MMDetection also provides out-of-the-box tools for training detection models. This section will show how to train predefined models (under configs) on standard datasets i.e. COCO.
Training requires preparing datasets too. See section Prepare datasets above for details.
Note:
Currently, the config files under configs/cityscapes
use COCO pre-trained weights to initialize.
You could download the existing models in advance if the network connection is unavailable or slow. Otherwise, it would cause errors at the beginning of training.
Important: The default learning rate in config files is for 8 GPUs and 2 sample per GPU (batch size = 8 * 2 = 16). And it had been set to auto_scale_lr.base_batch_size
in config/_base_/schedules/schedule_1x.py
. Learning rate will be automatically scaled base on this value when the batch size is 16
. Meanwhile, in order not to affect other codebase which based on mmdet, the flag auto_scale_lr.enable
is set to False
by default.
If you want to enable this feature, you need to add argument --auto-scale-lr
. And you need to check the config name which you want to use before you process the command, because the config name indicates the default batch size.

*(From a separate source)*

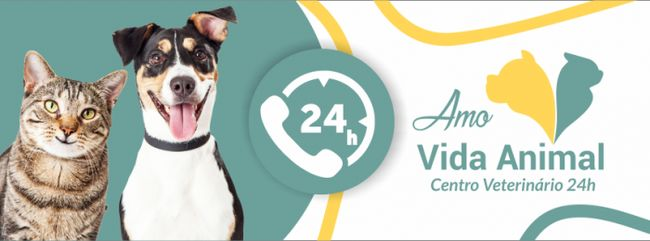 Amo Vida Animal Centro Veterinário 24h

By default, it is 8 x 2 = 16 batch size
, like faster_rcnn_r50_caffe_fpn_90k_coco.py
or pisa_faster_rcnn_x101_32x4d_fpn_1x_coco.py
. In other cases, you will see the config file name have _NxM_
in dictating, like cornernet_hourglass104_mstest_32x3_210e_coco.py
which batch size is 32 x 3 = 96
, or scnet_x101_64x4d_fpn_8x1_20e_coco.py
which batch size is 8 x 1 = 8
.
Please remember to check the bottom of the specific config file you want to use, it will have auto_scale_lr.base_batch_size
if the batch size is not 16
. If you can't find those values, check the config file which in _base_=[xxx]
and you will find it. Please do not modify its values if you want to automatically scale the LR.
The basic usage of learning rate auto scaling is as follows.
python tools/train.py \
${CONFIG_FILE} \
--auto-scale-lr \
[optional arguments]
If you enabled this feature, the learning rate will be automatically scaled according to the number of GPUs on the machine and the batch size of training. See linear scaling rule for details. For example, If there are 4 GPUs and 2 pictures on each GPU, lr = 0.01
, then if there are 16 GPUs and 4 pictures on each GPU, it will automatically scale to lr = 0.08
.
If you don't want to use it, you need to calculate the learning rate according to the linear scaling rule manually then change optimizer.lr
in specific config file.
We provide tools/train.py
to launch training jobs on a single GPU.
The basic usage is as follows.
python tools/train.py \
${CONFIG_FILE} \
[optional arguments]
During training, log files and checkpoints will be saved to the working directory, which is specified by work_dir
in the config file or via CLI argument --work-dir
.
By default, the model is evaluated on the validation set every epoch, the evaluation interval can be specified in the config file as shown below.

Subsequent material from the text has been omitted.